▸ **Exercise prompt**
In the records below, the line with "Chez Damier ‎– Untitled - KMS ‎– KMS 049" and every line after it must be written out exactly; no pictures belong in the result.

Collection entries
========================
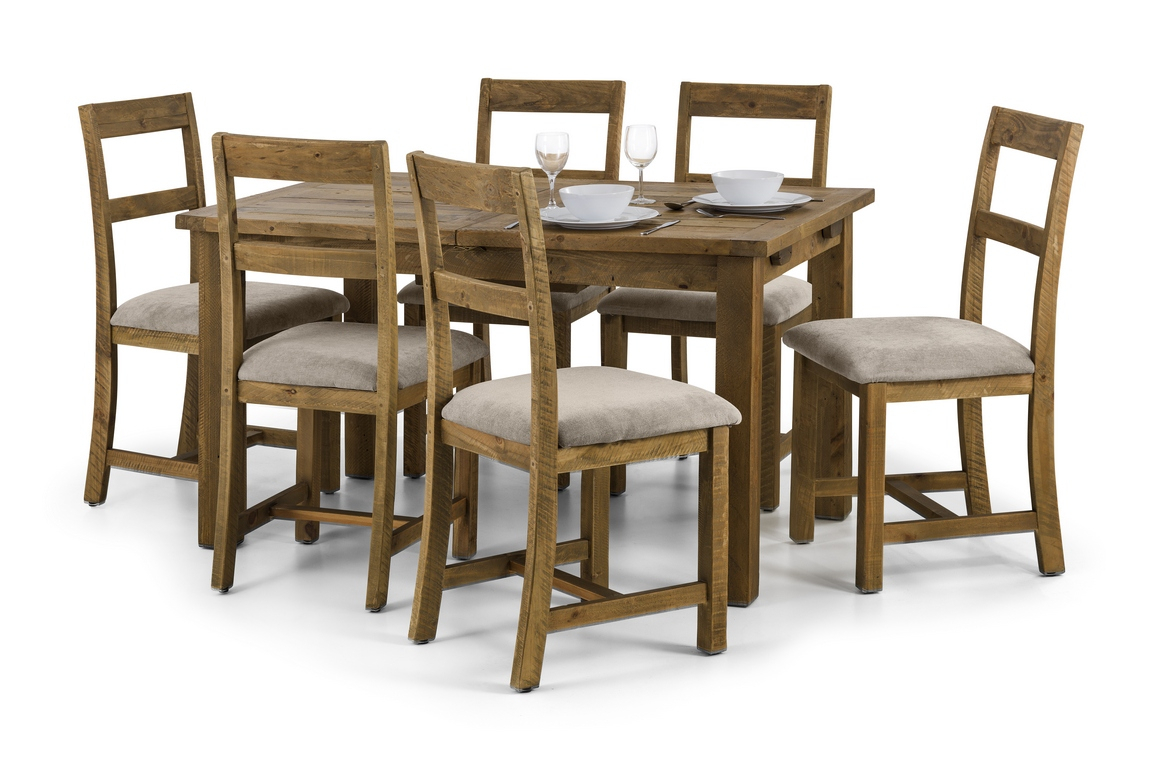 Hampton Extending Dining Table + 6 Chairs Regarding Recent Stafford Reclaimed Extending Dining Tables (View 19 of 25)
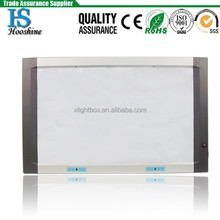 X-ray Film View Box , With Self-induction , CE Certificate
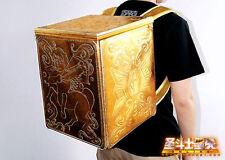 Saint Seiya Cloth Myth 1:1 Life Size Sagittarius Gold Pandora Box Limited SEGA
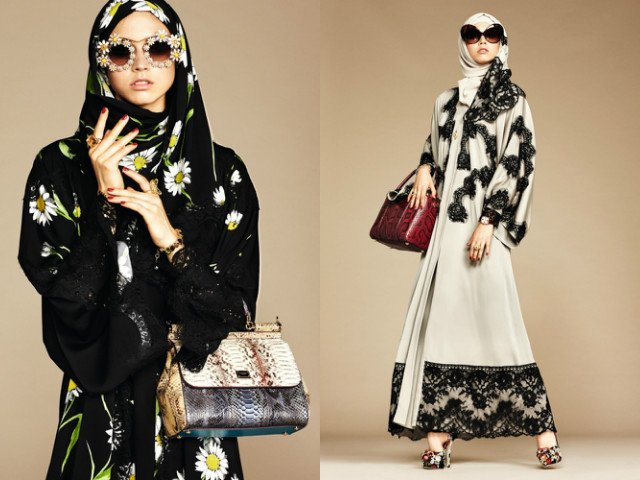 italian fashion house launches a range of luxe black and sandy beige abayas photo style com arabia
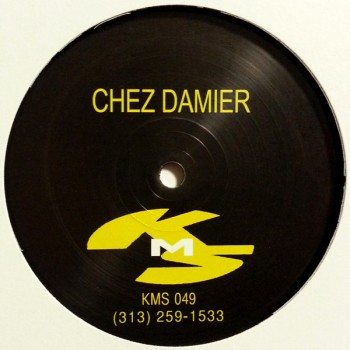 Chez Damier ‎– Untitled - KMS ‎– KMS 049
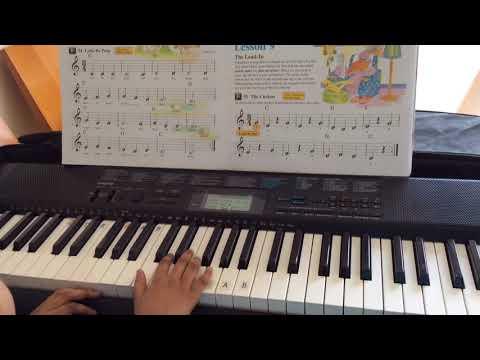 Keyboard-The Lead-In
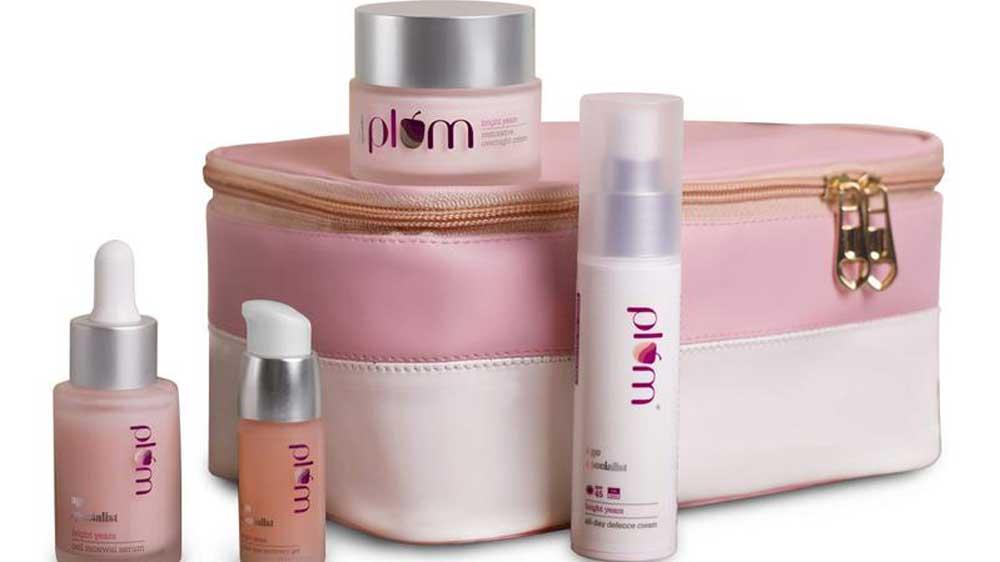 Vegan Beauty Brand Plum brings new range of anti-ageing products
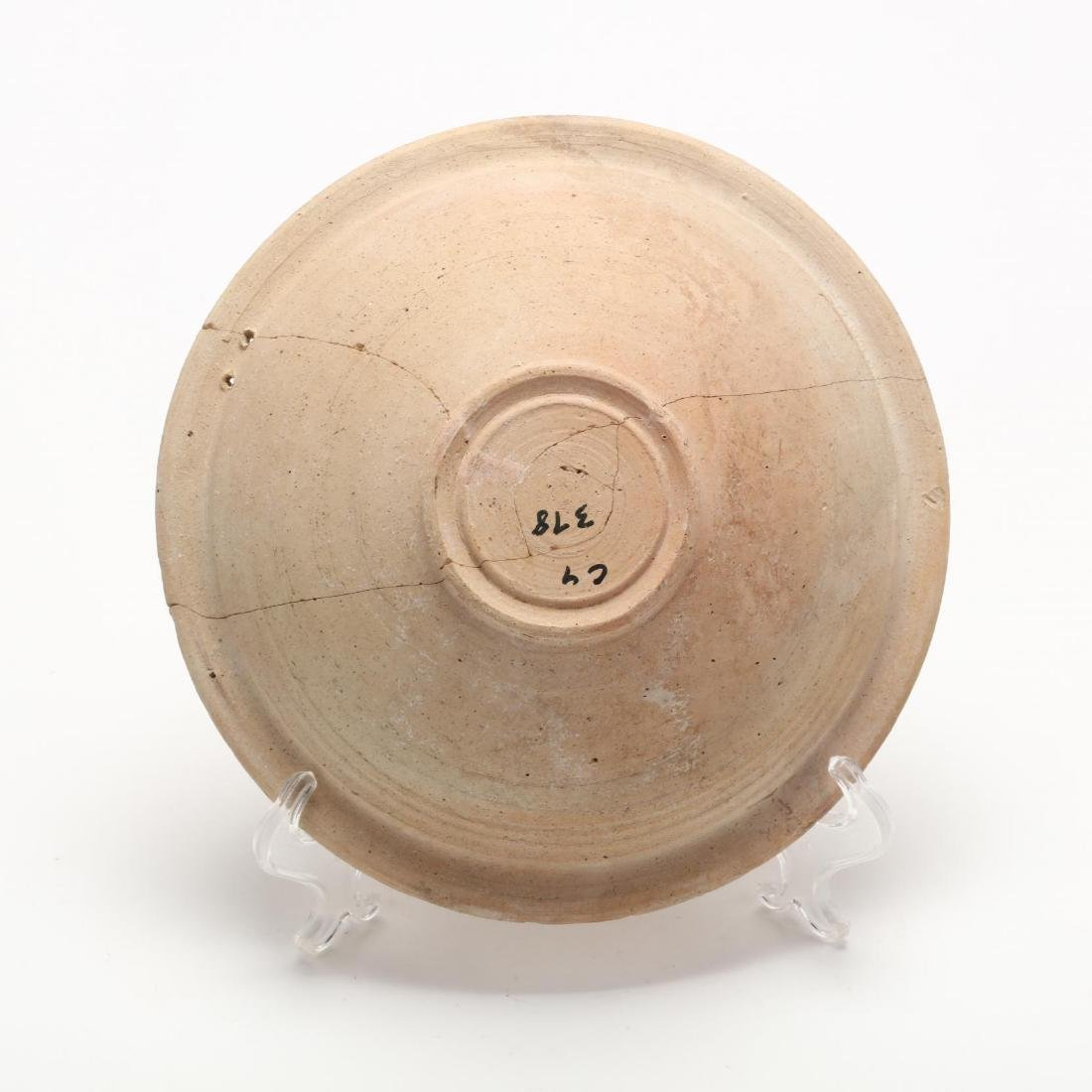 Eight Plain Cypriot Hellenistic Bowls - 6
========================
▸ **Written solution**
 Chez Damier ‎– Untitled - KMS ‎– KMS 049
 Keyboard-The Lead-In
 Vegan Beauty Brand Plum brings new range of anti-ageing products
 Eight Plain Cypriot Hellenistic Bowls - 6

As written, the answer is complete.